What it does better is the 3D-first aspect of working with it — everything you do in Blender goes through the lens of real-world physics (or the simulation of said physics), and if your brain works in the context of space, you’d fit right in there. This goes for 2D animation in Blender, too - it’s inherently 3D, so layering, depth, and lighting come naturally. ToothPaste just fills that pesky preparation step before the animation stage.
It still can’t really get on the same level as After Effects for compositing and colour correction, despite having some great tools for it. After Effects is just more mature in that regard and has a wide range of effects and presets that come packaged with the software. One good example is, maybe I’m a little biased — masking. It is more streamlined, masking tools are more complex, and masking is generally easier to do in After Effects — it takes some getting used to in Blender.
Honestly, I’m not advocating against After Effects, but for Blender. In terms of 2D or 2.5D (2D with a 3D feel) animation and characters, you could animate in Blender and still composite in After Effects just the same. Both tools could work together, not against each other. But now that ToothPaste exists, it's even easier for animators to make their own choice. This is what it’s all about — freedom and ownership.
Try ToothPaste Yourself
No amount of presentation beats trying the tool yourself. As it will never be a paid plugin, you can already access it from its Blender Extensions page. Or you could boot Blender up, go to Edit > Preferences > Get Extensions, and type in ToothPaste.
On my end, I’ll try to keep it updated as new versions of Blender get released, and I’ll keep it open for everyone to use.
If you find it useful, there are a few ways you could support me along the way:
Rate & Review ToothPaste on Blender Extensions
Tell me if you encounter any errors so I can fix them
Send me ways I could expand the functionality that you find useful
Feel free to buy me a coffee
If ToothPaste helped you on your Blender journey, I’d love to hear it!

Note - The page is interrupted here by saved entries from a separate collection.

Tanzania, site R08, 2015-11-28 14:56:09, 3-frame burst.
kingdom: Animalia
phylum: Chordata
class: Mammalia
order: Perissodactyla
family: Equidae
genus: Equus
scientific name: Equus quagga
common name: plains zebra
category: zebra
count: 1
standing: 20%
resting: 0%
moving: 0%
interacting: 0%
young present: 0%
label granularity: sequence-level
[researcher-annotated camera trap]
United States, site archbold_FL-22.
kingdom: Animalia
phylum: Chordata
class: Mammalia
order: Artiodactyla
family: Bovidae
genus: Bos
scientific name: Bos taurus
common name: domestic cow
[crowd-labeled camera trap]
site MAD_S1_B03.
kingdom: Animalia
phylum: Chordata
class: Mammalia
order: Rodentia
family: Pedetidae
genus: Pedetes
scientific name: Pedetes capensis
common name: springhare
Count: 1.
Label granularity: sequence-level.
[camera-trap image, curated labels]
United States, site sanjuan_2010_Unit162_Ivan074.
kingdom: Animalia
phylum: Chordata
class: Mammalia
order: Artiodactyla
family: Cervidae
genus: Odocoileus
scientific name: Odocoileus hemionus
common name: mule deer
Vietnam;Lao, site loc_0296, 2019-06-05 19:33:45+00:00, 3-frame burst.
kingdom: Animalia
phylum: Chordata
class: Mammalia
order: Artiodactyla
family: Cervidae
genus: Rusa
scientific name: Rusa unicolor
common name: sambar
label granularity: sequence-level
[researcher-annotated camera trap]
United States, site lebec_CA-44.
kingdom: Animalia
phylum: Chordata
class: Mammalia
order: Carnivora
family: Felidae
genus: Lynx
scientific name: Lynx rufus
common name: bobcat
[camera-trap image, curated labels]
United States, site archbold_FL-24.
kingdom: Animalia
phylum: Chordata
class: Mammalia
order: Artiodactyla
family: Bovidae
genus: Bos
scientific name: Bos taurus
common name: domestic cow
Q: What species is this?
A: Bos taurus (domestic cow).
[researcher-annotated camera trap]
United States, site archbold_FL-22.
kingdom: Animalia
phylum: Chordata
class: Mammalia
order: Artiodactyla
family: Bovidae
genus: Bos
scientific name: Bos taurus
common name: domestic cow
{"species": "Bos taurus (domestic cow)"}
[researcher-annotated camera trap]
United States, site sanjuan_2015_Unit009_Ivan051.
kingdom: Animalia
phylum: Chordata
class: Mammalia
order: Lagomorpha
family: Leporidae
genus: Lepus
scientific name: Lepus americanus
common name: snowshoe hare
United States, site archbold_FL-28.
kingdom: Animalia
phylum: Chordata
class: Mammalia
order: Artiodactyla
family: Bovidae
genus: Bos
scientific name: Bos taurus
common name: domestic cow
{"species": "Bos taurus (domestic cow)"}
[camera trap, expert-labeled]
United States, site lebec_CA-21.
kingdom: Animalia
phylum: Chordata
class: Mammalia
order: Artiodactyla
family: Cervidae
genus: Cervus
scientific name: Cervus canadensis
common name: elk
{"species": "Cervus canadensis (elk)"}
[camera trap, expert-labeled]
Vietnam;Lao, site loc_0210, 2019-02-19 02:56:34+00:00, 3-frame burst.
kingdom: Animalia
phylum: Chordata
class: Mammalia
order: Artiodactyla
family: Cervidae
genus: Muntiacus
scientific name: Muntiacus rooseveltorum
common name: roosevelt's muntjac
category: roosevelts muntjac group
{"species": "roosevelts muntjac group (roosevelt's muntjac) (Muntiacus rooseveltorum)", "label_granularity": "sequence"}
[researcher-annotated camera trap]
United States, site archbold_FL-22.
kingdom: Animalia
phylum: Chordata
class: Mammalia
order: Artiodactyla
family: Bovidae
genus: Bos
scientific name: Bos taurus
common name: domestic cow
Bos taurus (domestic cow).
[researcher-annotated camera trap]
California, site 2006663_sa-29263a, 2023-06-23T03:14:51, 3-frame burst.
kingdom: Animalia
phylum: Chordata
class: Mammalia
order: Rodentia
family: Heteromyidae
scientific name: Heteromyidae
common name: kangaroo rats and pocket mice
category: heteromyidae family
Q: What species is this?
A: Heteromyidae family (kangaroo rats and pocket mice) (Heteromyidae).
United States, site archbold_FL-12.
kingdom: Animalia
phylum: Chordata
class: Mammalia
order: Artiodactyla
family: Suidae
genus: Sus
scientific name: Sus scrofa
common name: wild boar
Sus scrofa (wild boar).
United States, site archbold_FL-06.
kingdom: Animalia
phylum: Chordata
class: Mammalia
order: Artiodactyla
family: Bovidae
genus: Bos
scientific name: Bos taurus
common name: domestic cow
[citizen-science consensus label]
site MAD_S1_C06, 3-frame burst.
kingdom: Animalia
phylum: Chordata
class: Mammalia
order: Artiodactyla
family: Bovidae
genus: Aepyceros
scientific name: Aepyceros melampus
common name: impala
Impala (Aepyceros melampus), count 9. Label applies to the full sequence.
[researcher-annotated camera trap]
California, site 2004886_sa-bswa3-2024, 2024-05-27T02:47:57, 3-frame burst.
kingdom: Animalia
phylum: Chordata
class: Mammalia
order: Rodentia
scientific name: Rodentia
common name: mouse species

The Real Price of Creative Tools
Remember, as of today, as animators and creatives, we rarely own our tools, and by extension, our creations. It’s like Michelangelo paying a subscription to go see the sketches for the Sistine Chapel, never owning his brushes and paints, or if he had to rent his chisel to sculpt David. A lot of our tools are digital, but we’re just stepping into a world where we’ve already lost ownership of our tools through subscriptions. The earlier you, as a creator, realise that your ability to conjure anything out of thin air is your greatest strength, the sooner you will find a way to keep your creations yours. Open-source tools, and Blender in particular, are built with this in mind. While the journey may be bumpier, they protect our right to access. Authorship through access.